• _Task instructions_
The response must be made up of the lines in the entries below that contain "United".
#### Records provided
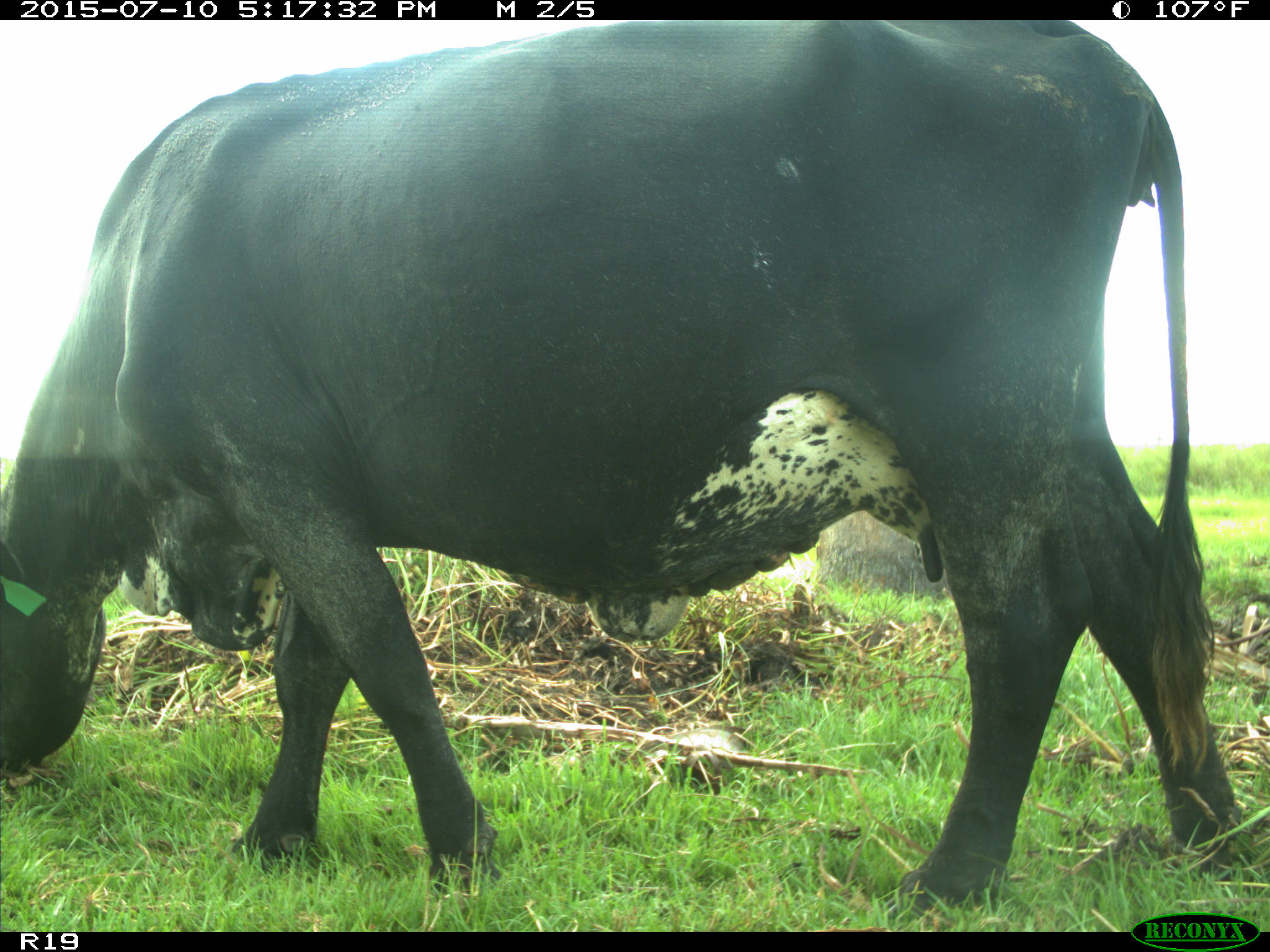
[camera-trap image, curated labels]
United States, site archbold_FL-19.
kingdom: Animalia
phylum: Chordata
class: Mammalia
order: Artiodactyla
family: Bovidae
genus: Bos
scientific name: Bos taurus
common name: domestic cow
Bos taurus (domestic cow).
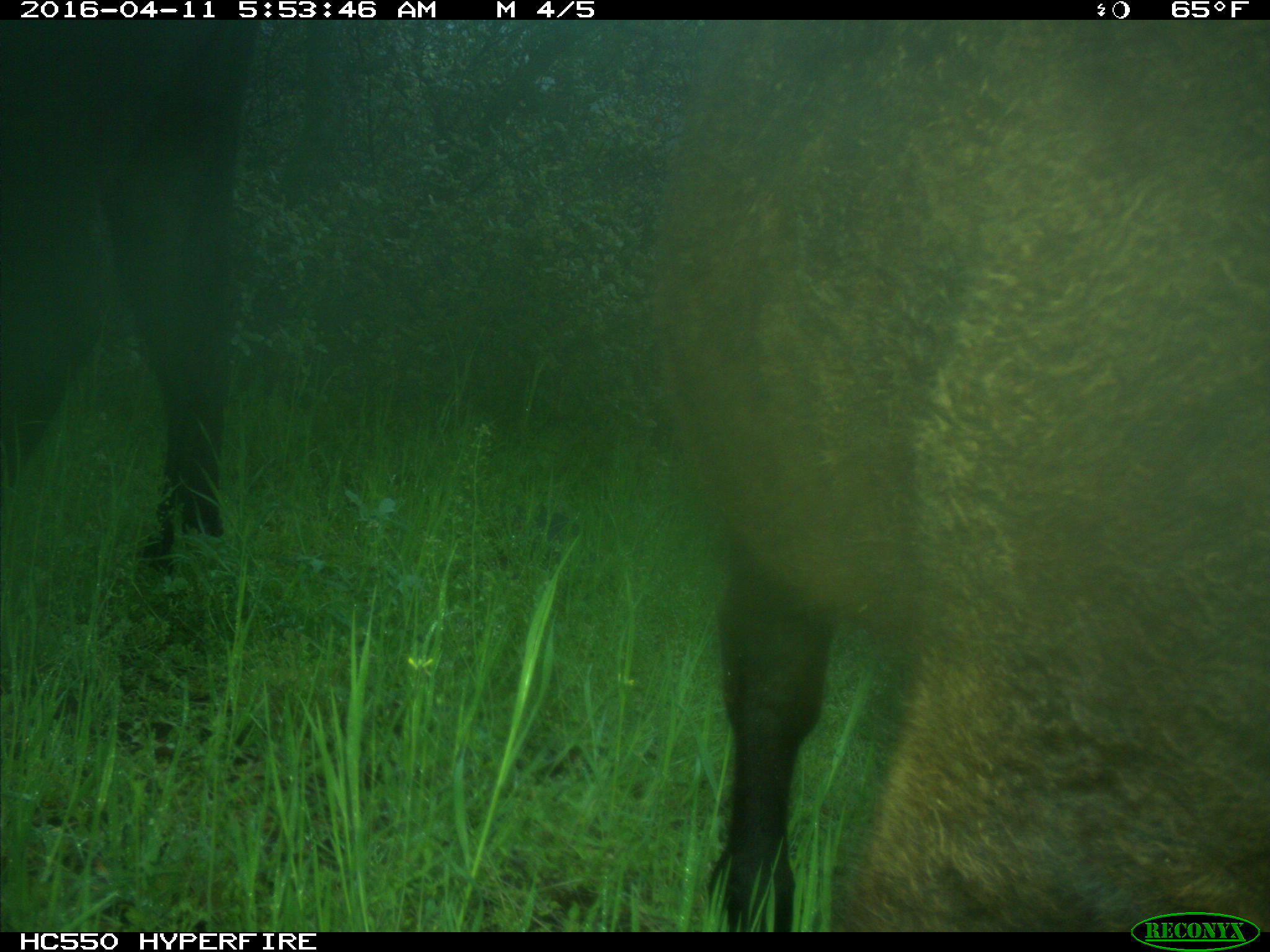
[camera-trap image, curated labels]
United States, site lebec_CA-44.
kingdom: Animalia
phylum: Chordata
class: Mammalia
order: Artiodactyla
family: Bovidae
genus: Bos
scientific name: Bos taurus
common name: domestic cow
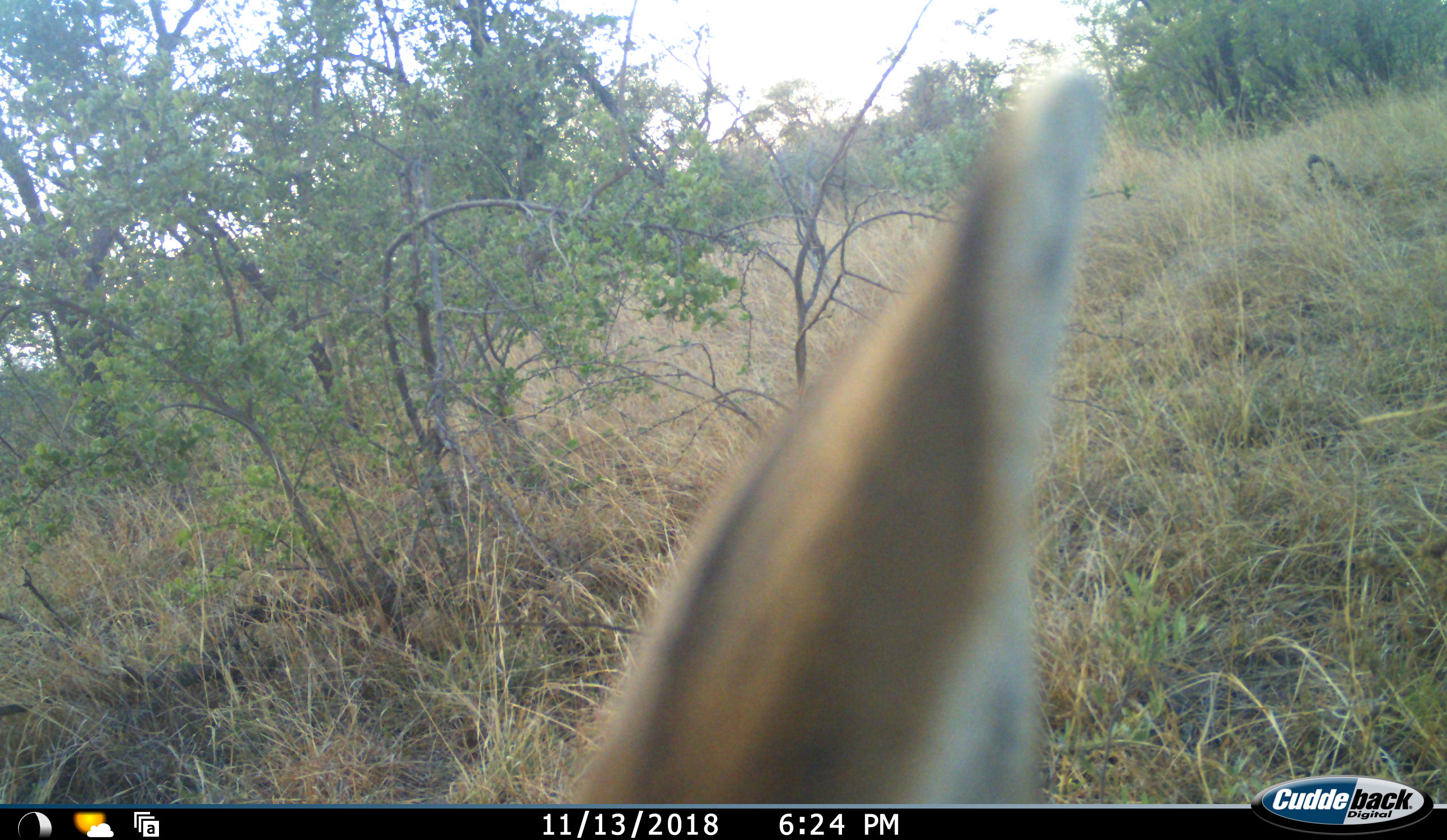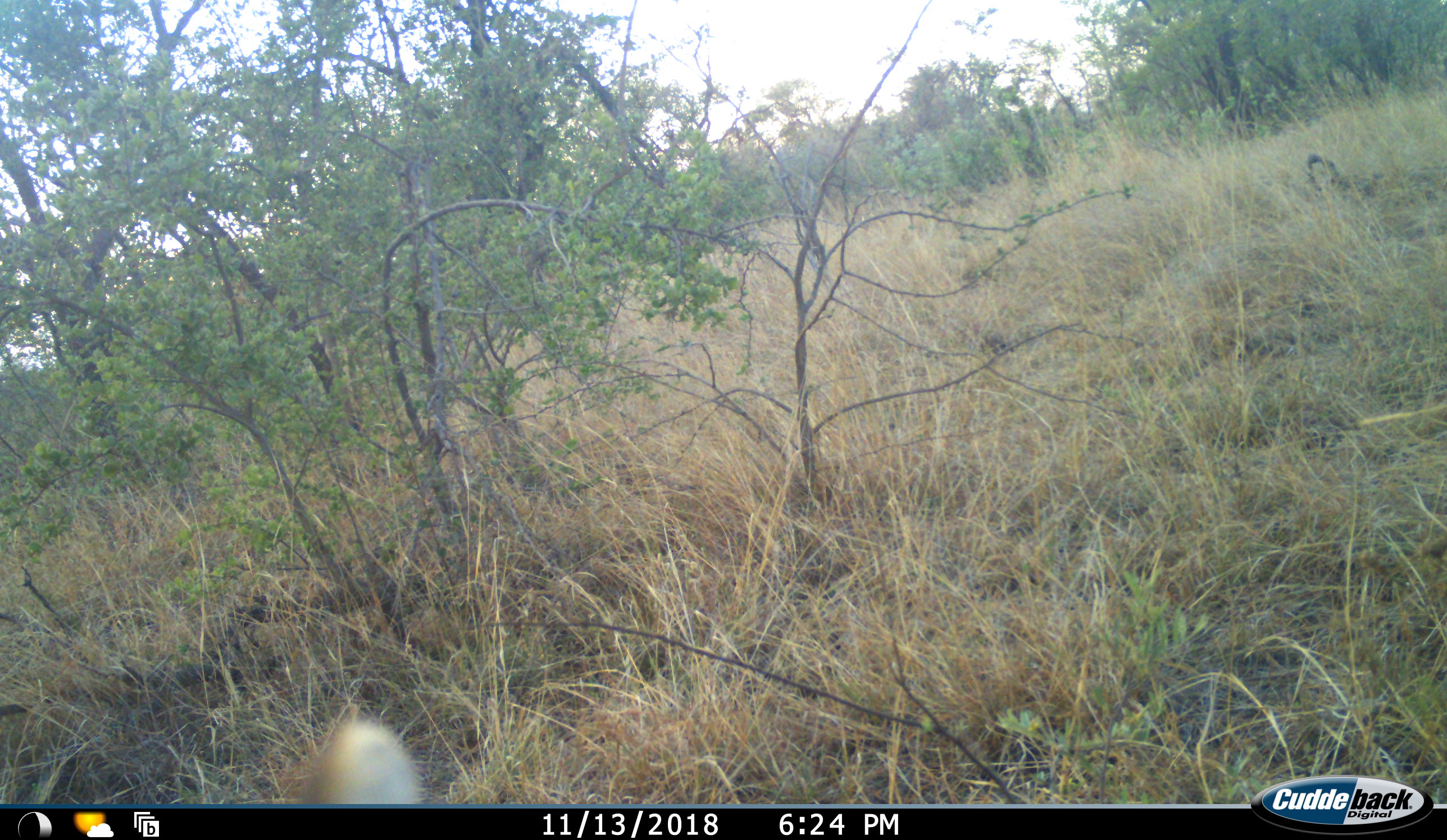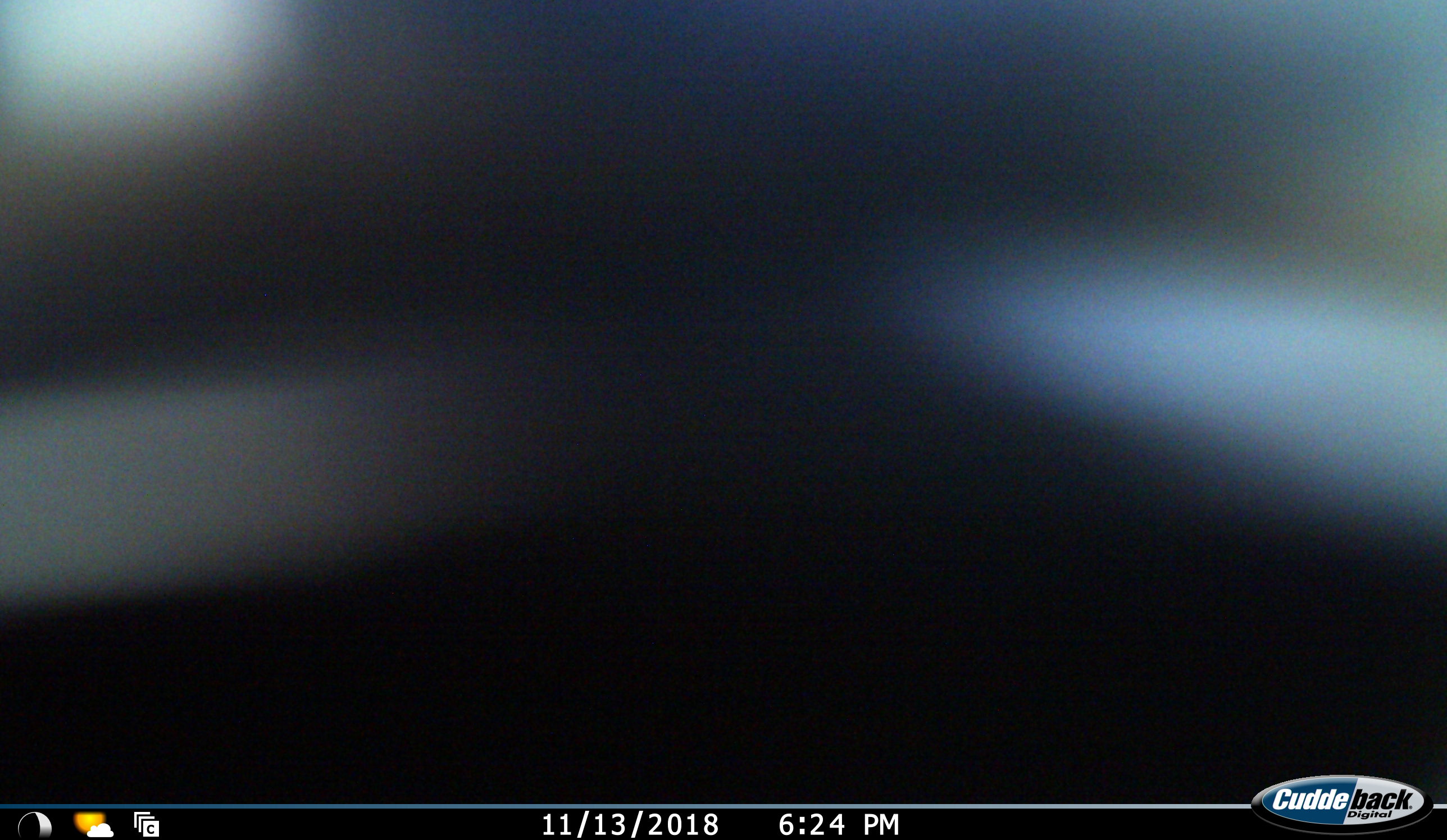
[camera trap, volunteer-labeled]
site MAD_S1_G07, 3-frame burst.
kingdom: Animalia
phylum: Chordata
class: Mammalia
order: Artiodactyla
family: Bovidae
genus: Aepyceros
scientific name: Aepyceros melampus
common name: impala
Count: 1.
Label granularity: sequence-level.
########
• _Exercise result_
United States, site archbold_FL-19.
United States, site lebec_CA-44.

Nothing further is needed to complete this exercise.